After a job is submitted to the print server, Deskie polls the server for its status every few seconds and updates the job until it reaches a final state of completed, failed, or cancelled. Polling stops once a job reaches one of those states or after a few minutes have passed.

A job can be cancelled by the member who created it or by an admin, but only while it is still pending or in queue. Cancelling marks the job cancelled, waives any charge, and removes the uploaded file.

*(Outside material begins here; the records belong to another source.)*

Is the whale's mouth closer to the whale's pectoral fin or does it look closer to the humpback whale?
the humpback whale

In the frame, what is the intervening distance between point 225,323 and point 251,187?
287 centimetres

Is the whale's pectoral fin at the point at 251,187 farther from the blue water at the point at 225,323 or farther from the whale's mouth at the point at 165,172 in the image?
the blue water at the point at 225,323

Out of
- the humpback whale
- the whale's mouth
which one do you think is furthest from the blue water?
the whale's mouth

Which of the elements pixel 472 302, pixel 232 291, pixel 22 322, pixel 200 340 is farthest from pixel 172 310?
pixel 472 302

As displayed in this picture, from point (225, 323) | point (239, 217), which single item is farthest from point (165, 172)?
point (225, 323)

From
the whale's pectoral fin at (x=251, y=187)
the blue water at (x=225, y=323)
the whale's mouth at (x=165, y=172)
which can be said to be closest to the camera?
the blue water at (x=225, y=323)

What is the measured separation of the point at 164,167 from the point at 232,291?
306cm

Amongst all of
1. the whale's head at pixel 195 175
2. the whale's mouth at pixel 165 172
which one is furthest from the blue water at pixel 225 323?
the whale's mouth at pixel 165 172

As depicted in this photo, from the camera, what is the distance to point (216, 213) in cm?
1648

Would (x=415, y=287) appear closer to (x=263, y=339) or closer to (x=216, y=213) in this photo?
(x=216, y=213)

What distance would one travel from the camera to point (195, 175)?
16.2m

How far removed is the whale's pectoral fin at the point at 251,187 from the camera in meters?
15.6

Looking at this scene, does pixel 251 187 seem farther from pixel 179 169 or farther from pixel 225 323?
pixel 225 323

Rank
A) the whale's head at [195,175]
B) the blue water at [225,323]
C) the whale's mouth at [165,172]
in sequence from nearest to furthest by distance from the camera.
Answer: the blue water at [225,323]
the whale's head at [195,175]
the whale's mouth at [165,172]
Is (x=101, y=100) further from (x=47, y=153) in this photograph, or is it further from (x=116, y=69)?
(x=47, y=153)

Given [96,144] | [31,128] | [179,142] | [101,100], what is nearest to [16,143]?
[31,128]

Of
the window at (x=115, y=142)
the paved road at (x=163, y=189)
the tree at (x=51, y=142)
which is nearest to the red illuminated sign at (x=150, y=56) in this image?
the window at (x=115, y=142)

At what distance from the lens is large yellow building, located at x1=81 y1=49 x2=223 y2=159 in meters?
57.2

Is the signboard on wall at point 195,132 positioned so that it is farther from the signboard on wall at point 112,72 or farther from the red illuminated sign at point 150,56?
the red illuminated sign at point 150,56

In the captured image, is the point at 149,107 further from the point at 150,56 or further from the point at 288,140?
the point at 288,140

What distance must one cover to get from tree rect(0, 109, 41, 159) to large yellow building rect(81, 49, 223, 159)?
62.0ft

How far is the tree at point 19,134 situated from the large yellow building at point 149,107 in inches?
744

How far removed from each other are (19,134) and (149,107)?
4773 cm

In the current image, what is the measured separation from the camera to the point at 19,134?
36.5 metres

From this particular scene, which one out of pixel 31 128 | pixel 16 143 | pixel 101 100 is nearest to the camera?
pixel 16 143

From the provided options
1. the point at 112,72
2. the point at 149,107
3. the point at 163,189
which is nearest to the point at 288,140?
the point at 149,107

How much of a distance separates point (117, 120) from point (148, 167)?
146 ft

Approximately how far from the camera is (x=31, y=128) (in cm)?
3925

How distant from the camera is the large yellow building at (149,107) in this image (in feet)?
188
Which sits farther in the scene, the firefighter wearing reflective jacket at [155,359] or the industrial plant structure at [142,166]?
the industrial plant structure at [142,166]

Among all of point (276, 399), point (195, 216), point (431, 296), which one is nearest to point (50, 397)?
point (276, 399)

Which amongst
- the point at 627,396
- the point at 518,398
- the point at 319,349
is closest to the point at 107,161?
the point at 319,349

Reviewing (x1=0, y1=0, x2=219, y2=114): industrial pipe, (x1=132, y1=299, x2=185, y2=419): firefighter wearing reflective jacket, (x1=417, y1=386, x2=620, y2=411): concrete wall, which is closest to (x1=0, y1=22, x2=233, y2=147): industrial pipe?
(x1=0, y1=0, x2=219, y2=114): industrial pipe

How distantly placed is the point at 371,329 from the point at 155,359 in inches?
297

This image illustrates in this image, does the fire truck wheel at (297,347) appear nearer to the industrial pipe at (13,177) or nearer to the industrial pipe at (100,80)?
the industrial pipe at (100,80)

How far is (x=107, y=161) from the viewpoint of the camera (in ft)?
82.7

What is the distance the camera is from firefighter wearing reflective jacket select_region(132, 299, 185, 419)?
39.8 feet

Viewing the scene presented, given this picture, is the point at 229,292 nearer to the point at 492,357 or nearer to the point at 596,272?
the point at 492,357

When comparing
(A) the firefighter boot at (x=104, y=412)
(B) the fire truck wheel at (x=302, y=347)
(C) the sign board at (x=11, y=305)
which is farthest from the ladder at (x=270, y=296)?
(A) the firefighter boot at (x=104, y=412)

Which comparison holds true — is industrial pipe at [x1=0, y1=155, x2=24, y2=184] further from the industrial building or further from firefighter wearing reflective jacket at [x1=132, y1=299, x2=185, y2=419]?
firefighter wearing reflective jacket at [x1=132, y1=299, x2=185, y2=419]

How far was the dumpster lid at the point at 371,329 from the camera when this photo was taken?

Pricing and how members and guests are charged

Pricing is configured per printer on its Pricing tab, with separate settings for members and guests. For each audience you control whether they are allowed to use the printer and what they are charged.

Per-page rates

Each printer can have separate per-page rates for black and white and for color, set independently for members and for guests. The price charged for a job is the per-page rate for the chosen color mode multiplied by the page count and the number of copies. If a rate is left unset, Deskie falls back to a default of $0.10 per page for black and white and $0.25 per page for color.

Member and guest access

You can turn member printing and guest printing on or off independently for each printer. If a printer does not allow members, a member's job is rejected, and the same applies to guests when guest printing is off.

How members are billed

When a member prints, the job goes straight into the queue and is submitted to the print server immediately. The charge is added to the member's invoice rather than collected at the moment of printing. Print charges are rolled into the member's regular invoicing. If the member belongs to a team, the charge is routed to the team's billing target so it lands on the team's invoice. To understand how these charges flow into invoices, see member activity and billing and invoices.

How guests are billed

When someone without a member profile prints, the job is created as pending and must be paid for before it prints. Deskie creates an invoice for the pending jobs and collects payment immediately. Once payment succeeds, the jobs move into the queue and are submitted to the print server. Guest payments are processed through Stripe, so your workspace needs Stripe connected. See connecting Stripe.

Guest minimum charge

Because card processing has a per-transaction cost, you can set a minimum charge for guests on each printer. If a guest's calculated total comes out below the minimum, the minimum is charged instead. Stripe charges a percentage plus a flat fee per transaction, so a minimum of around a dollar or more is sensible to keep small print jobs from costing you money. The minimum charge applies only to guests, not to members.